In this study, Murmu et al. probe the synaptic deficits associated with HD by using a fluorescent imaging technique, two-photon microscopy, in a mouse model of the disease. Two-photon microscopy allows researchers to image deeper into tissue and to image cellular features in alive animals. By using this technique the authors were able to track the changes in dendritic spines, small protrusions located on neuronal processes where excitatory synapses are made, in order to study how these structures change in relation to the sensory experience of these HD animals.
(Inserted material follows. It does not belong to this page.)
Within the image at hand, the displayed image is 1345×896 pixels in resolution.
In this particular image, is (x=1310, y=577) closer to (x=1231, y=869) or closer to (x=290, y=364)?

The authors of the study have previously shown deficits in the synaptic spines of these mice as baseline. Specifically, the authors have shown that the number of “persistent-type” spines, a set of spines important for maintaining neural circuitry and for normal learning and memory, are decreased in HD mice. In this study, to investigate how sensory experience further alters spines in these animals, the authors trimmed the whiskers of control and HD model mice, a treatment that would disrupt the normal sensory perception experienced by these mice. Sensory experience is known to modulate synaptic connections and specific forms of plasticity that are based on sensory experience. Thus, this manipulation allowed the authors to measure how this change in sensory experience might drive changes in dendritic spines. Interestingly, it was found that this treatment actually exacerbated the spine deficits that are normally seen at baseline in these mice. Specifically, the authors quantified what they define as “lost persistent” (LP) spines, spines that were persistent early on but subsequently disappeared. In the HD animals, whisker trimming increased the spine density of LP spines, indicating that sensory experience has larger effects on synaptic spines in the HD animals than in the control animals.